Passage provided below:

Societal Choices Impact Biodiversity in
Forest-Agroecosystem Matrix

The Making of Conservation in a Pacific Island, Lanyu

Cheng-Heng Hu, Conservation Biology Program, Univ. of Minnesota, US

PDF photo :

flow chart

case vs. variable

hypothetical stat

fugures

(ps: need a adobe pdf viewer? )

This project proposes to adopt a micro-comparative approach to examine how local individuals and social groups experience the alleged modernizing or development process, and their anti-systemic responses to the formation of a worldwide capitalist system. At present, the East Asian region has become the new epicenter of global capital accumulation, and provides an excellent non-European spatial cluster to study human social life under global capitalism. I intend to choose a peripheral island of Taiwan, Lanyu, to study the relationship between rural social life and management of living resources as consequences of peasant reactions to the global capitalizing trend.

In this area study, local structure of social life is primarily framed by the large historical process. Before the Treaty of Shimonoseki in 1895, the Yami people in Lanyu lived in primitive agrarian and fishing communities and witnessed the decline of the Chinese Empire. In the twentieth century, these indigenous people experienced Japanese expansion in a 50-year colonial period, and then the national-state formation of Taiwan in the postcolonial stage. In just a half-century, this 45-km2 tropical island between Taiwan and the Philippines has been incorporated into a part of a global capitalist system through natural resources exploitation and labor out-migration to Taiwan. During the period of diversified social changes, their gift economy (trade goods instead of cash) has been gradually overwhelmed by a new mode of economic exchange, cash.

End of Passage provided.
Data provided below:

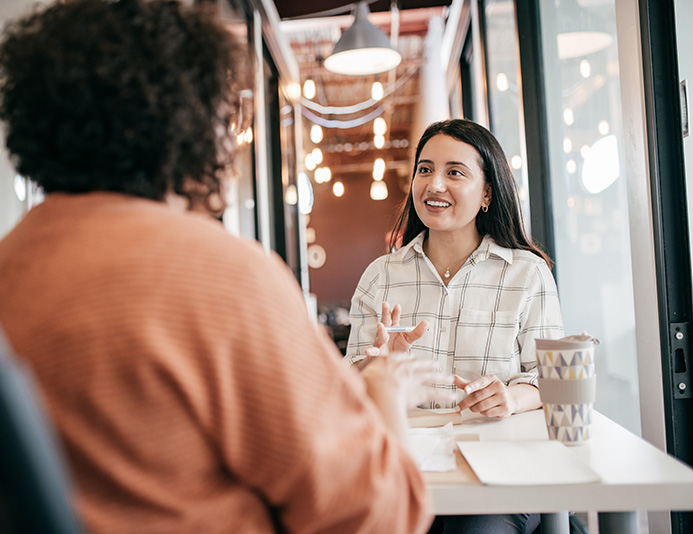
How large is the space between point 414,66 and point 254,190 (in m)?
4.17

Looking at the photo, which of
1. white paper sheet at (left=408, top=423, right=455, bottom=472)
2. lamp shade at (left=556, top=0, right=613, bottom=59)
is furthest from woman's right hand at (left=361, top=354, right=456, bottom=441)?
lamp shade at (left=556, top=0, right=613, bottom=59)

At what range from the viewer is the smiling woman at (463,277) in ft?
6.02

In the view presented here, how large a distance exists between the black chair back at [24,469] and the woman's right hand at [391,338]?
111 centimetres

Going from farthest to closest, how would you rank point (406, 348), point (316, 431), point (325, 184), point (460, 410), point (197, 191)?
point (325, 184) < point (406, 348) < point (460, 410) < point (197, 191) < point (316, 431)

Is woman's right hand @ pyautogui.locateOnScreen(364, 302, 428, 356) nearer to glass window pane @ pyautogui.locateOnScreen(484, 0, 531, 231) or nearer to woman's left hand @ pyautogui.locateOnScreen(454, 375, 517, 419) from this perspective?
woman's left hand @ pyautogui.locateOnScreen(454, 375, 517, 419)

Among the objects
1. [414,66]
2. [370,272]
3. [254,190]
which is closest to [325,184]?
[414,66]

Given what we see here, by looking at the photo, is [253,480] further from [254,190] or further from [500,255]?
[254,190]

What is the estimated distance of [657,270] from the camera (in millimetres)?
1521

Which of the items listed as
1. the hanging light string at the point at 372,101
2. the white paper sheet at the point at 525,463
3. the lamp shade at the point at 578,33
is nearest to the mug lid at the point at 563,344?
the white paper sheet at the point at 525,463

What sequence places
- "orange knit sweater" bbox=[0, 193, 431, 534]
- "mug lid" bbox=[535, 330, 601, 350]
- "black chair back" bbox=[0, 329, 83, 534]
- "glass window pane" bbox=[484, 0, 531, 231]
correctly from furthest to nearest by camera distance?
"glass window pane" bbox=[484, 0, 531, 231] → "mug lid" bbox=[535, 330, 601, 350] → "orange knit sweater" bbox=[0, 193, 431, 534] → "black chair back" bbox=[0, 329, 83, 534]

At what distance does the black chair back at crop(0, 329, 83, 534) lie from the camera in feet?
1.42

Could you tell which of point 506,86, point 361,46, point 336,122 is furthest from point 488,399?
point 336,122

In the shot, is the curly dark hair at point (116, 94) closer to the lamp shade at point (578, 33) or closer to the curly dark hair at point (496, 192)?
the curly dark hair at point (496, 192)

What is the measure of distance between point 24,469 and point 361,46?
161 inches
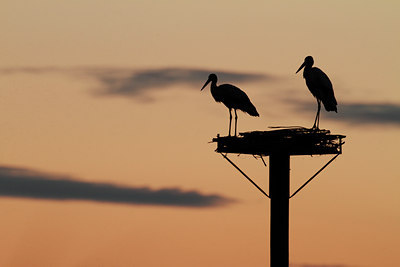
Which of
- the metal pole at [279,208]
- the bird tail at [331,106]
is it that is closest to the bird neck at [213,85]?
the bird tail at [331,106]

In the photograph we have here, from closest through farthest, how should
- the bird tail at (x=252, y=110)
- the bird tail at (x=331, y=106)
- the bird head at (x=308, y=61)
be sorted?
the bird tail at (x=331, y=106) < the bird tail at (x=252, y=110) < the bird head at (x=308, y=61)

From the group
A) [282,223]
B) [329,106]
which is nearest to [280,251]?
[282,223]

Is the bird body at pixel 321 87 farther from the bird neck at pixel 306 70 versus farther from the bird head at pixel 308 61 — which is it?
the bird head at pixel 308 61

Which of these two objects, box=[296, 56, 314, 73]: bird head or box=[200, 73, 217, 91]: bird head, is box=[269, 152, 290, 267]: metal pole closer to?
box=[296, 56, 314, 73]: bird head

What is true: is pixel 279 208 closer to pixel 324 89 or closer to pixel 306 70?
pixel 324 89

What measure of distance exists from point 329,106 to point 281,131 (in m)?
4.30

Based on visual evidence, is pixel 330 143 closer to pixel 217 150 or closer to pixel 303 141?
pixel 303 141

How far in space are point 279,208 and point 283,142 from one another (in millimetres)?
2691

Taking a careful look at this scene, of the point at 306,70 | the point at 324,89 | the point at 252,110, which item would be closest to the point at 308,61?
the point at 306,70

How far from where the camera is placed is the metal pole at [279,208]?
37.6 meters

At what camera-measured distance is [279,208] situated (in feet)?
124

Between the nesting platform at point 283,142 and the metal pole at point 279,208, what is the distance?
1.60ft

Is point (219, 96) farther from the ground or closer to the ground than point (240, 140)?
farther from the ground

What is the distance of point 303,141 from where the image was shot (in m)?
36.0
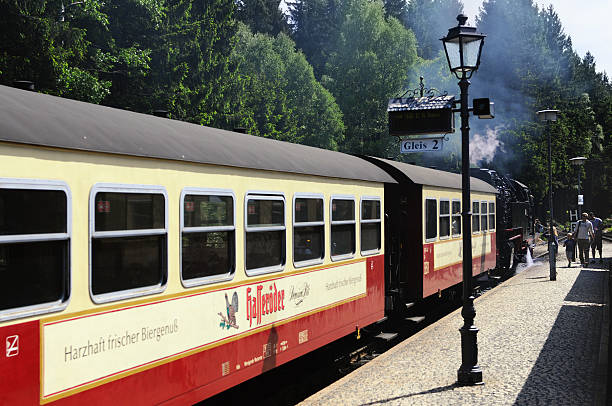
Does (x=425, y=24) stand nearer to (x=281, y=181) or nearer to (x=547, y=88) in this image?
(x=547, y=88)

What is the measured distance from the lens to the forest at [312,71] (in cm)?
2581

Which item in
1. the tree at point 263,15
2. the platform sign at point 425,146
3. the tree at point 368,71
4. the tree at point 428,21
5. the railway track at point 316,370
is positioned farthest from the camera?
the tree at point 428,21

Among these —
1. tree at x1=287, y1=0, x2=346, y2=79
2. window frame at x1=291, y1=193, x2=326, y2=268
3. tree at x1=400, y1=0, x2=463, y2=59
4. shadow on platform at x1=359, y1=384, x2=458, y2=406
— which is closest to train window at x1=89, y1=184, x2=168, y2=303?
window frame at x1=291, y1=193, x2=326, y2=268

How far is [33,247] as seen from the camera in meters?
4.40

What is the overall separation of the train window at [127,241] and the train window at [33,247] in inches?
11.0

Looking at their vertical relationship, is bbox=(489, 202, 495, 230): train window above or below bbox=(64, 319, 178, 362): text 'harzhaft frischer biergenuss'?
above

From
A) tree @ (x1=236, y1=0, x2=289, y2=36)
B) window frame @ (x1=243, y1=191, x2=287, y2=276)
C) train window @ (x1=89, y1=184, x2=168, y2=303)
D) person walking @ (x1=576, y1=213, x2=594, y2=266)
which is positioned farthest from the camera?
tree @ (x1=236, y1=0, x2=289, y2=36)

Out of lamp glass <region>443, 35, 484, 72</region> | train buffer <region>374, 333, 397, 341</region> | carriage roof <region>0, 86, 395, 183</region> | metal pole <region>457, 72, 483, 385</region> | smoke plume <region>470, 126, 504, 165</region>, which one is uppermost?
smoke plume <region>470, 126, 504, 165</region>

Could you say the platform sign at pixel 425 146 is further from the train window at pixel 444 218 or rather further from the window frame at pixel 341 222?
the window frame at pixel 341 222

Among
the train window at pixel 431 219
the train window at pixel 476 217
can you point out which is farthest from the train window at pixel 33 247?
the train window at pixel 476 217

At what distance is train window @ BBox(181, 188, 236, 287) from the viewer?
236 inches

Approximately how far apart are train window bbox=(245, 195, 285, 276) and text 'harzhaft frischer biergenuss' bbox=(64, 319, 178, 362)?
1.44 m

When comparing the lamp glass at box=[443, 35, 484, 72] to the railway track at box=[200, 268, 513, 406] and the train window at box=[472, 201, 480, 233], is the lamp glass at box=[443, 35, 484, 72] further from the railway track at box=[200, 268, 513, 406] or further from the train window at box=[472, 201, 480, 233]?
the train window at box=[472, 201, 480, 233]

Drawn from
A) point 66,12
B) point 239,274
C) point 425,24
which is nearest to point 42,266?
point 239,274
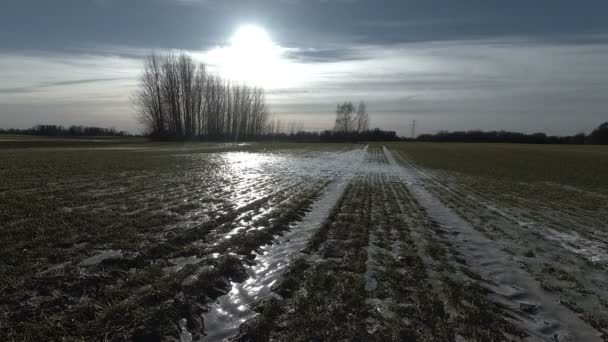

End of Data provided.

Questions on the material:
a: According to the passage on conservation in Lanyu, what is the island's area?
b: Please resume the passage on conservation in Lanyu, starting after its final sentence.

Exercise answers:
a: It covers 45 km2.

b:
Capitalism directly influences people's social lives and challenges the traditional distribution of biodiversity goods, such as varieties of crop food. It introduces new-forming social inequalities and internal differentiation of peasant communities. By increasing small-scaled capital in local agriculture, local capitalist development usually leads to an enlarging wealth gap between rich and poor strata, which means the poor suffer more and there are more of them. In the interaction of vanishing traditions and new capitalist structure, there are severe declines in environmental biodiversity, land fertility and social equality. The correlated deterioration of environment and social life requires causal explanation and urgent solutions.

In this context, struggles against the deterioration of environment and natural resources represent a challenge to the global capitalist system. How do local people use biodiversity to survive? How do they manage biodiversity to experience poverty and environmental degradation? To address the strength of the local people, I will study their agriculture to understand how they fight for survival through manipulating crop diversity. By examining their peasant resistance such as illegally occupying national forest to cultivate taro, the following hypothesis is proposed to be tested: Agronomic culture and its related use of taro diversity serve as the core material foundation for the Yami to interact against the capitalist system.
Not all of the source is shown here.